Over the past century, the U.S. has fostered deep political alliances and trade ties throughout Latin America. Washington has six free trade agreements with eleven Latin American countries, including three in South America.
According to the US Congressional Research Service, the US accounted for 31 percent of Latin America’s imports and 45 percent of goods exports last year.
U.S. imports from Peru rose 1.28 percent to $8.7 billion last year, a slowdown from more than 20 percent annual growth in 2021 and 2022.
Mauricio Claver-Carone, an adviser to the Trump transition team, was quoted by US media last week as saying that the US should impose tariffs of 60 percent on imports from any country that passes through the port of Chancay.
But Trump is expected to make life easier for China overall by turning away from any expansion of U.S. free trade efforts around the world — reducing competition with Beijing — and focusing instead on domestic interests, a core message of his campaigns since 2016.
Routine Chinese trade in South America is unlikely to encounter any U.S. objection even as it grows, said Evan Ellis, research professor of Latin American studies at the U.S. Army War College’s Strategic Studies Institute.
But U.S. officials would raise a red flag if China used trade as a form of coercion against a Latin American country or as a means of espionage, Ellis said.
He said Washington would also refrain from further using Latin American countries to transship Chinese exports to the US as a means of avoiding higher tariffs on direct imports from China. Chinese factories aimed at the American market are already emerging in Mexico and Trump is threatening tariffs of 25 percent there.
“From an American perspective, there are different types of trade, some of which are more problematic than others,” Ellis said.
A Trump campaign promise in 2024 of tariffs of 10 to 20 percent on almost all imports would broaden the appeal of global trade excluding the U.S. and raise China’s profile as a major player, Sharif said.
“Whether China would play a more central role, I think that is exactly what President Xi alluded to in his speeches in Peru: the need to continue with multilateralism,” he said.
“And since he is flying this flag most enthusiastically, it is safe to say that China will be a more central player in such a new world.”

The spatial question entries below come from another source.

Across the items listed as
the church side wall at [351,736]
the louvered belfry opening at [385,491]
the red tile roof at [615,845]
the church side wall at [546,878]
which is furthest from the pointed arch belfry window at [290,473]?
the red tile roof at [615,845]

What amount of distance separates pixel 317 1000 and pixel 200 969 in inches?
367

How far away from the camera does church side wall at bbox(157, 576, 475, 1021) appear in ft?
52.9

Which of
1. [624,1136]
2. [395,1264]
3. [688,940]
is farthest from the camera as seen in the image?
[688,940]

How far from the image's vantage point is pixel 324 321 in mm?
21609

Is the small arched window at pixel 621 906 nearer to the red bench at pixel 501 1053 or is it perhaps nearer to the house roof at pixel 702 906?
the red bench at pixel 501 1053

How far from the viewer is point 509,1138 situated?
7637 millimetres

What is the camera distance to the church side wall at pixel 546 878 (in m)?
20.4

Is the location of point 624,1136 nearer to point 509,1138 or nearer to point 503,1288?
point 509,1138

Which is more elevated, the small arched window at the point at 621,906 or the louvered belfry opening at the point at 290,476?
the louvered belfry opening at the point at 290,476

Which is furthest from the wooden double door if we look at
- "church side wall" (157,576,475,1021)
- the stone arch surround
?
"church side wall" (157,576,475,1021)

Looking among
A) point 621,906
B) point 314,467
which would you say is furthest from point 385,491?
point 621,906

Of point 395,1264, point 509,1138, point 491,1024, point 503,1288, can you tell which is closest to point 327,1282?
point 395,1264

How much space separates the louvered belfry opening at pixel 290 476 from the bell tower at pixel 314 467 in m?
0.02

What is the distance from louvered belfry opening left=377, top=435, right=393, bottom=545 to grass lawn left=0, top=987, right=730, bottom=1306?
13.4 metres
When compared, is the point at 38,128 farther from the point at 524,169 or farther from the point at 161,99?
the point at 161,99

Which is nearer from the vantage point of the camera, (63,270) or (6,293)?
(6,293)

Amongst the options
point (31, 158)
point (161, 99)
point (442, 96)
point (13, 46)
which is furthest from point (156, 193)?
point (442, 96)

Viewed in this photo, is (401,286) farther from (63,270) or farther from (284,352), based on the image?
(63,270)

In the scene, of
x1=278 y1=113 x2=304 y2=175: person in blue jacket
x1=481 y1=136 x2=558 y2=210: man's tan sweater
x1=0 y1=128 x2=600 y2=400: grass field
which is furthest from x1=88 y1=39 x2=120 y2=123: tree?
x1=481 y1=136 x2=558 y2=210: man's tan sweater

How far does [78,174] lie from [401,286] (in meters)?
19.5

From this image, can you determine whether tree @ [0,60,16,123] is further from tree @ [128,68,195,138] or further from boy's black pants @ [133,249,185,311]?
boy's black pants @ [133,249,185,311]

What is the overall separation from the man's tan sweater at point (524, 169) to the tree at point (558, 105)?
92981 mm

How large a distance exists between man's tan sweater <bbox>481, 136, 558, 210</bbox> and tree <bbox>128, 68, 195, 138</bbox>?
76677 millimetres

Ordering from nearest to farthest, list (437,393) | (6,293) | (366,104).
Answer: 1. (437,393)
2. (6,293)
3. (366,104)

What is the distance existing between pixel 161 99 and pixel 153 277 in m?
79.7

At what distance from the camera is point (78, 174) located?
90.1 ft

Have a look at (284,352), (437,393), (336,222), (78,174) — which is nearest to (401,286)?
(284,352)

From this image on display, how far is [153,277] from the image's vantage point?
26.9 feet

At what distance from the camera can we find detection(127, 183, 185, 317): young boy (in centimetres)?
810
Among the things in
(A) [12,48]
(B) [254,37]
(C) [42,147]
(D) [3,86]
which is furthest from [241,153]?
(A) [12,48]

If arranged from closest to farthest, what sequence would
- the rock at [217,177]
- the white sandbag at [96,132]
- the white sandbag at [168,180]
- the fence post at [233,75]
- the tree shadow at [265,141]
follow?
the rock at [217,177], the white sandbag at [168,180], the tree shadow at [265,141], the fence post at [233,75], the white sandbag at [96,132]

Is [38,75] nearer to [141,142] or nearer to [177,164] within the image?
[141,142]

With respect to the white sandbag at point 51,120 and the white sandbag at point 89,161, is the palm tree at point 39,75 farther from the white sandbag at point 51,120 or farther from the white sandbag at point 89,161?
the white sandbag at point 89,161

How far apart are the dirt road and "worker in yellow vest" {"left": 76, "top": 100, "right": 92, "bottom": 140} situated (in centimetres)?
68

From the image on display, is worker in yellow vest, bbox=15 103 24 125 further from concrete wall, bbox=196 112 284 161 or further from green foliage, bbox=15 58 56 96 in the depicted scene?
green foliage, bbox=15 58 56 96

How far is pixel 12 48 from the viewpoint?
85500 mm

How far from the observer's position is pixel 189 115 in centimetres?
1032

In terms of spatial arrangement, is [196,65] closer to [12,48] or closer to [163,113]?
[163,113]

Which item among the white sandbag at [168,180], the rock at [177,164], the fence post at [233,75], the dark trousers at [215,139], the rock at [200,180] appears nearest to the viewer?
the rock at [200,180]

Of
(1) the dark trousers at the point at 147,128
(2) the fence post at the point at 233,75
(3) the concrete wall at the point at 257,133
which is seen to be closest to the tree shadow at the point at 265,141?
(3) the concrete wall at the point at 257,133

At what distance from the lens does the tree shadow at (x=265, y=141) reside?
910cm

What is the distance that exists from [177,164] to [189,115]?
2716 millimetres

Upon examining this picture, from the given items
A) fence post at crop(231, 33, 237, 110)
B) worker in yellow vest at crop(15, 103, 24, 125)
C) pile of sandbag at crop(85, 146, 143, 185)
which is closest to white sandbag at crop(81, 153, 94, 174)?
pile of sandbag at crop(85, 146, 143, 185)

People perform during the inauguration ceremony of the Chinese state port Cosco Shipping Chancay in Chancay, Peru. Photo: APEC Peru/Handout via Reuters alt=People perform during the inauguration ceremony of the Chinese state port Cosco Shipping Chancay in Chancay, Peru. Photo: APEC Peru/Handout via Reuters>
Export-dependent China, the world’s second-largest economy, has aggressively accelerated trade ties in Africa, the Middle East, Southeast Asia and South America since the end of the first Trump administration in early 2021.
A lack of hostility in Washington would allow Chinese traders and investors to focus on tackling obstacles likely to arise in South America, which has a combined population of 442 million.
Some parts of the continent are known for strict labor regulations, protests over environmental degradation caused by major projects and disputes over control of resources.
Protesters in Lima complained in July that dynamite explosions to clear the Chancay port construction site had damaged nearby homes and posed risks to food and water, according to consultancy Blueberries.
In Ecuador, where China National Petroleum Corporation has operated oilfield services since 2003, foreign oil companies must hire local workers.
Chinese e-commerce investors will come under pressure to operate in accordance with South American laws and local ways of doing things, Zhang said. “We must have an open, tolerant view of investments in other countries,” he said.